As a teacher of the modern American novel, my summer pick is The Professor’s House (1925) by Willa Cather. It’s complex, ambitious, and atmospheric. Although it does feature a middle-aged college professor, at the novel’s center is the grand story of a young adventurer who stumbles upon the remnants of an ancient civilization in the Southwest.
ROBERT O’NEIL
Redeployment by Phil Klay recently won the National Book Award. This collection of short stories highlights the brutal nature of war in Iraq and the haunting memories that follow soldiers home.

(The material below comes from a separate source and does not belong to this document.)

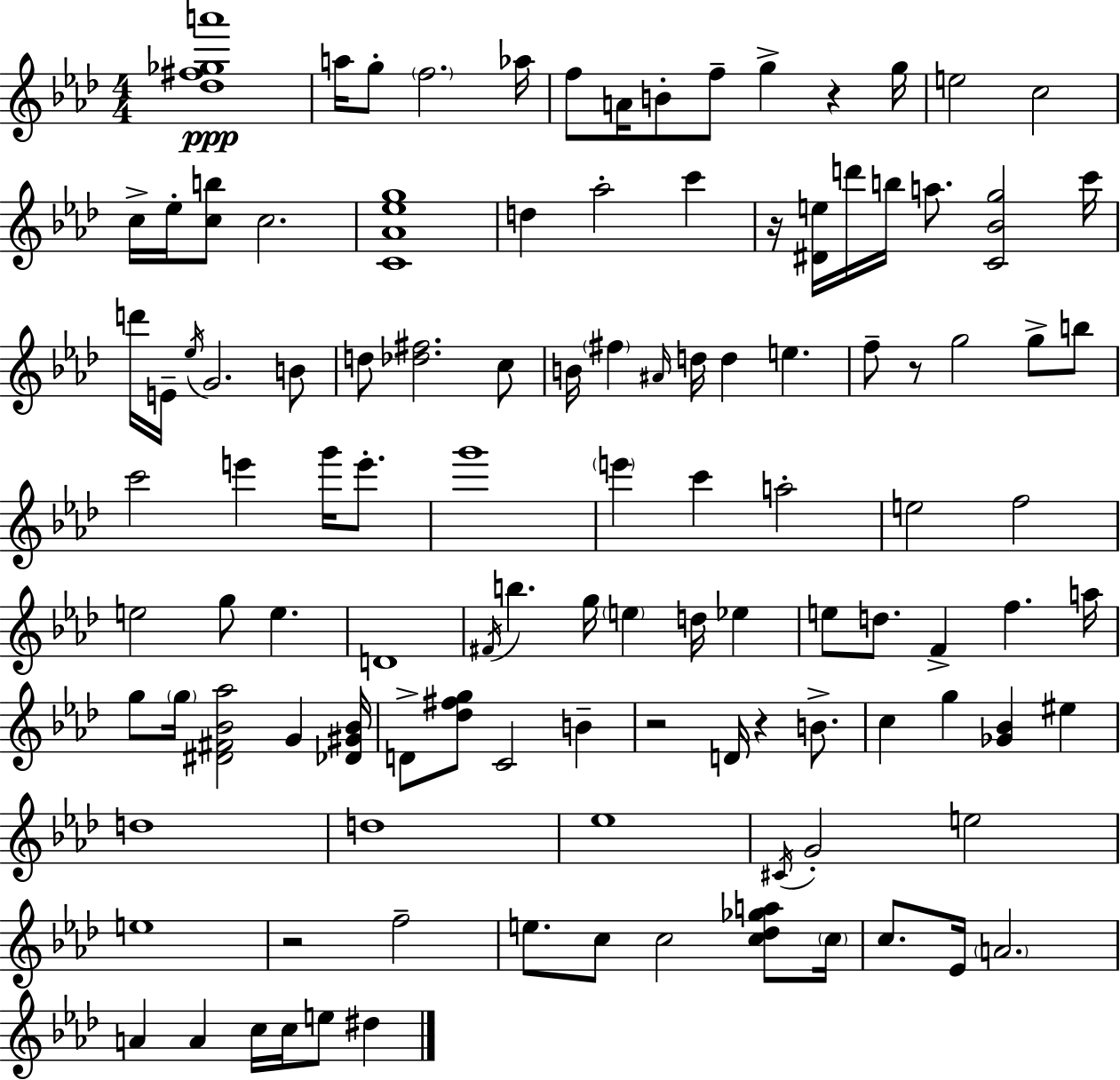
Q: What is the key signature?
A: AES major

By showing both the battle and home-front, Klay provides readers with a searing and unflinching look into the Iraq War that will ultimately change one’s perspective on soldiers and war as a whole. Excellent read!
MEGAN QUIGLEY
I have three books waiting to go for summer. First, My Struggle by Karl Ove Knausgaard. I’m desperate to start this book. The New York Times Magazine’s “Travels Through North America” can give you a sneak peak: click here. I’ve already started and am enjoying Anthony Doerr’s All the Light We Cannot See and since it just won the Pulitzer, I better finish and see why! Finally, I’ve been sucked in by the hype surrounding the reclusive Elena Ferrante and her trilogy, starting with My Brilliant Friend. I can’t wait to see what the excitement is about!
EVAN RADCLIFFE
I’m a fan of the archetypal film noir The Maltese Falcon (1941) starring Humphrey Bogart as the detective Sam Spade (as well as of “Tequila Mockingbird,” the episode of the TV show “Get Smart” that parodied it). But I’ve never read the original 1929 novel by Dashiell Hammett, which is a classic of noir crime fiction and the original “California noir” novel. I’m reading it this summer as a prelude to next summer, when Alan Drew’s own California noir novel, Santa Ana, will be published.
LAUREN SHOHET
Orpheus Lost, by Janette Turner Hospital, adapts elements of the Orpheus legend in this engaging contemporary novel that takes its characters through the long-lived consequences of wars past and present.
Martin Blaser’s Missing Microbes: How the Overuse of Antibiotics is Fueling our Modern Plagues is as interesting for changing how we think about boundaries of bodies, of selves and others, as it is for its pragmatic prescriptions.